Die Produkte haben jeweils eine garantierte Haltbarkeit, die von Anbieter zu Anbieter unterschiedlich sein kann. Autarq gewährt für seine Solar-Dachziegel zum Beispiel eine Leistungsgarantie über 25 Jahre.

Zum Vergleich: Creaton gibt auf seine Tondachziegel und Dachsteine 30 Jahre Gewährleistung. Natürlich können die Ziegel gegebenenfalls noch Jahre und Jahrzehnte länger auf dem Dach liegen. Einen echten Vergleich beziehungsweise Beweis, dass Solardachziegel und Solardächer wirklich ähnlich lange halten, gibt es noch nicht. Sie sind noch ein sehr junges Produkt.

„Die Industrie ist erwachsen geworden. Inzwischen gibt es für die meisten Wünsche sehr viele flexible Produkte in den unterschiedlichsten Farben. Der Fantasie ist wirklich keine Grenze gesetzt", sagt Björn Rau, Technology Manager beim Kompetenzzentrum Photovoltaik Berlin am Helmholtz-Zentrum Berlin, der Architekten und Verbraucher zu Fragen rund um die gebäudeintegrierte Solarenergie berät.

Noch sind solche Dächer eher eine Seltenheit, obwohl die sogenannte bauwerkintegrierte Photovoltaik (BIPV) keineswegs ein neues Konzept ist. Ein großes Hindernis sei, dass das Wissen darum zu wenig verbreitet sei, sagt Rau.

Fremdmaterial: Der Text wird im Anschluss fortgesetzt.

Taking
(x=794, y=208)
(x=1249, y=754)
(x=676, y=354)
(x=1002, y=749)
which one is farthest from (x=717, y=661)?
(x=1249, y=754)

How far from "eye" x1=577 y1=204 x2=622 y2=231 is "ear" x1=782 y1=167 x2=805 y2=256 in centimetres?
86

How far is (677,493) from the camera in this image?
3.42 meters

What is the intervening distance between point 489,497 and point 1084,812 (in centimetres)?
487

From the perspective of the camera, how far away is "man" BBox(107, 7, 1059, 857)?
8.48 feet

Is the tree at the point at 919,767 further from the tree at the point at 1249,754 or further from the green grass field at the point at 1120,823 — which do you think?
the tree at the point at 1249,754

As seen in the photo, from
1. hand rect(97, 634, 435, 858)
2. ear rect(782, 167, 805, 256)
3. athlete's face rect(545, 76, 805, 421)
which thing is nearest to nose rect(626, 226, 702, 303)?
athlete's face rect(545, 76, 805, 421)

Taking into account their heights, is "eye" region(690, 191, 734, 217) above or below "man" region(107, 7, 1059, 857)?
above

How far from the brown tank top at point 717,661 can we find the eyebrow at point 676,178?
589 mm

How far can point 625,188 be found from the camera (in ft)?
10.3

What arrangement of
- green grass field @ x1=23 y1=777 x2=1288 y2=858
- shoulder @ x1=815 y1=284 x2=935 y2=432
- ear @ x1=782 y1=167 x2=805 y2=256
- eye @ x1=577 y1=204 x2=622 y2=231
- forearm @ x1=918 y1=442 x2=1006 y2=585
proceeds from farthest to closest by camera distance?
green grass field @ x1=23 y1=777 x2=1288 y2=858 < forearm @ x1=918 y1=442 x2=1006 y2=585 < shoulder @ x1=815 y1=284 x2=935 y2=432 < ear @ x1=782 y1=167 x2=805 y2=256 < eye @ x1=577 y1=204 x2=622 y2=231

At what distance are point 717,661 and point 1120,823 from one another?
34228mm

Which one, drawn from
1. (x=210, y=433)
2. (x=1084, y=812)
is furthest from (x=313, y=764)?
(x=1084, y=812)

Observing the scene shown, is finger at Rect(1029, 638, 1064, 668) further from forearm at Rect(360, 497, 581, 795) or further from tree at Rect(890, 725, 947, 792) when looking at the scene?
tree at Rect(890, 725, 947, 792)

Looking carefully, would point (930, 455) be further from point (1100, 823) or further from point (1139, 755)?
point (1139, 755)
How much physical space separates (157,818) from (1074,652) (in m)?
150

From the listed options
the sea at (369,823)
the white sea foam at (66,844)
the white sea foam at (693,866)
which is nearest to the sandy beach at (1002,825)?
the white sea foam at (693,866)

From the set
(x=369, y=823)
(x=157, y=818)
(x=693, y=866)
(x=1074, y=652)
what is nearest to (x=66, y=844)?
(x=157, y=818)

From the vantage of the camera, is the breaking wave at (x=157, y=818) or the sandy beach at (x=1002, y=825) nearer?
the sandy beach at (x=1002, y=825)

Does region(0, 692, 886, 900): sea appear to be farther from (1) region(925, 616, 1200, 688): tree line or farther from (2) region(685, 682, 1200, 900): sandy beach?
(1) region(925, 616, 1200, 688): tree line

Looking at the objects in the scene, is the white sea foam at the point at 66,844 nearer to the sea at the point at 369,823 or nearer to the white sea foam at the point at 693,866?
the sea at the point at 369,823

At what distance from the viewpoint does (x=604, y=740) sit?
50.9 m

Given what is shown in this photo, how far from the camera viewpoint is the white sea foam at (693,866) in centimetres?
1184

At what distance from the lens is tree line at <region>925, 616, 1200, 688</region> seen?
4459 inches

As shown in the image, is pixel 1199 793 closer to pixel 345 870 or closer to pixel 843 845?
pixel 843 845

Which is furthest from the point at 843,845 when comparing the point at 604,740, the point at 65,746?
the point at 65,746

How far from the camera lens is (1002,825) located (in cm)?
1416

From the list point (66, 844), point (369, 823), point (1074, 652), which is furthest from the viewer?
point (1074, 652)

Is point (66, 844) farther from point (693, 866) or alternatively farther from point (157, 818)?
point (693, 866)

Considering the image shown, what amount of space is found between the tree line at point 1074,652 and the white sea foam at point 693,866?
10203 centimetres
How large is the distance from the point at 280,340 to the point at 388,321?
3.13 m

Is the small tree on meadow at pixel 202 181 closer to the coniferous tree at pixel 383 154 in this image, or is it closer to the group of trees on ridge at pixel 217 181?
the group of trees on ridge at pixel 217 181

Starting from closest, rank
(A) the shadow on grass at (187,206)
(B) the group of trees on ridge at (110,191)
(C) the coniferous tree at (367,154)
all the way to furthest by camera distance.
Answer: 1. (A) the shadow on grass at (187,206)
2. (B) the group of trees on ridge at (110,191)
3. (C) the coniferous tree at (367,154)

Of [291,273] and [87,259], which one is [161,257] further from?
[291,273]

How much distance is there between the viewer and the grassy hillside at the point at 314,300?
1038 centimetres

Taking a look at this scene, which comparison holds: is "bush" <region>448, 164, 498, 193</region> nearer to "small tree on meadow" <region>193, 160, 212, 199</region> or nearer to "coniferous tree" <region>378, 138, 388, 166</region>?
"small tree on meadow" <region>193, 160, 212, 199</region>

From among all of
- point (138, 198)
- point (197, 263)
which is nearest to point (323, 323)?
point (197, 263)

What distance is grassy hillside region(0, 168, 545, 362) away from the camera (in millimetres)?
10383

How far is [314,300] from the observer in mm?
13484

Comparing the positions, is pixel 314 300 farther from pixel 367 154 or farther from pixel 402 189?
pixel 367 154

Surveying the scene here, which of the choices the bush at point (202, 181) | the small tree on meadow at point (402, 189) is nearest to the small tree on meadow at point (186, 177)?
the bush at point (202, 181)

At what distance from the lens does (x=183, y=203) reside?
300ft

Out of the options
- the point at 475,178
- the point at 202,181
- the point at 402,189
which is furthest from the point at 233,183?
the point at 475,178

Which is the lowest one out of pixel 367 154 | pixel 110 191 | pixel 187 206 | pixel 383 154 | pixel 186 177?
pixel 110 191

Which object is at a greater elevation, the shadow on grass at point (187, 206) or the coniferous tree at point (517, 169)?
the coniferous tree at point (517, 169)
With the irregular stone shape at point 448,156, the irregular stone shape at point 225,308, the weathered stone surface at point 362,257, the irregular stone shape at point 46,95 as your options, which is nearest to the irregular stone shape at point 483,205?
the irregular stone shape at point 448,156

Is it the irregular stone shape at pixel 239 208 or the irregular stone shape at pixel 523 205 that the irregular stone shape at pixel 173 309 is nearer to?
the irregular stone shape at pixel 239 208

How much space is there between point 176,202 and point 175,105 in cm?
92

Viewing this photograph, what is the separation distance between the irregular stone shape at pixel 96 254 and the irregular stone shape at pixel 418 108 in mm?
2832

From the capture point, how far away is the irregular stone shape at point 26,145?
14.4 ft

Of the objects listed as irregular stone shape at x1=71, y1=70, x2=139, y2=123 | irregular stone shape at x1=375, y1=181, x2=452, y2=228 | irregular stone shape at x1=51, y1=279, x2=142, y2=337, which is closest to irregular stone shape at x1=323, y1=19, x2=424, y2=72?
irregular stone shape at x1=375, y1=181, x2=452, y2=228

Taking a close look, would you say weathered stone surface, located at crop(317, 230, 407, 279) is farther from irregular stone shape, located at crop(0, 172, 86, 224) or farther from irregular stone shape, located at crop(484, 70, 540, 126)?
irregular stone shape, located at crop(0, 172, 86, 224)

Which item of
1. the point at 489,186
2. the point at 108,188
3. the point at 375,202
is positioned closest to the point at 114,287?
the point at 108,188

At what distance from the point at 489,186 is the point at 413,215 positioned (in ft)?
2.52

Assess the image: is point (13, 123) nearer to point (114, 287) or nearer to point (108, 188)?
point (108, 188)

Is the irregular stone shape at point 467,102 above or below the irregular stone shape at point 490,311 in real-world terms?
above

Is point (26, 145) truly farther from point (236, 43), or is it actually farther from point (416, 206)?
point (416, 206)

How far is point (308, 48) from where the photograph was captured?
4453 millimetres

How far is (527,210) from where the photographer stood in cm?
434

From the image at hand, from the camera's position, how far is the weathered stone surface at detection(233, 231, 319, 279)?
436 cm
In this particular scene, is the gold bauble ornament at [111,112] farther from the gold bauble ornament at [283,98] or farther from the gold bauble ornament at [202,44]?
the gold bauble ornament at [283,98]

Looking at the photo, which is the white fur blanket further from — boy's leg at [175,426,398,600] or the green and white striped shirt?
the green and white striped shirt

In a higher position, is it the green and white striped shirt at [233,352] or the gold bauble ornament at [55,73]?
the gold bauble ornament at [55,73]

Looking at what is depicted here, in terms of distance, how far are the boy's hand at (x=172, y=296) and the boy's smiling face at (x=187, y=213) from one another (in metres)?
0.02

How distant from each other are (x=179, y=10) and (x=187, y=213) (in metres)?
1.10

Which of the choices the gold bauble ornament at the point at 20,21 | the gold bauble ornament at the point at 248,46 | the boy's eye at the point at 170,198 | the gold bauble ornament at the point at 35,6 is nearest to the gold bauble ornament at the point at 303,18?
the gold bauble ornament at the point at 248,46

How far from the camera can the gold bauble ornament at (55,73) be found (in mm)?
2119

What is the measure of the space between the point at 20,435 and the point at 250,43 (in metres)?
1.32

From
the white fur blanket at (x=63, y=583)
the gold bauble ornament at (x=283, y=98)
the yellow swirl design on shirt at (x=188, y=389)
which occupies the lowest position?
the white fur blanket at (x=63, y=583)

Um dieser Form der Solarenergienutzung den Weg zu ebnen, müssten viele Vorbehalte und Ängste abgebaut werden. „Als Bauprodukt zugelassene Solarmodule ermöglichen eine sichere und brandschutzkonforme Installation. Auch bei der Dichtigkeit, also als Schutz gegen Regen, funktionieren Solardachziegel zuverlässig", sagt Rau.

Was eher gegen den Einsatz von Dachziegeln sprechen könnte, ist die vergleichsweise aufwändige Verkabelung. Durch ihre Architektonik gibt es aber sinnvolle Einsatzfelder, etwa auf zerklüfteten Dächern, oder wenn eine bestehende Gebäudeästhetik nicht beeinträchtigt werden soll. Das kann zum Beispiel bei denkmalgeschützten Häusern der Fall sein, bei denen baurechtliche Auflagen konventionelle Aufdachanlagen verhindern.

Für die Anwendung im Eigenheimbereich hält Solarexperte Rau Varianten für praktikabler, bei denen mehrere Ziegel - häufig sechs oder acht in einer Reihe - zu einem Modul verbunden sind, die dann ebenfalls wie Dachziegel in das Dach eingebaut werden können.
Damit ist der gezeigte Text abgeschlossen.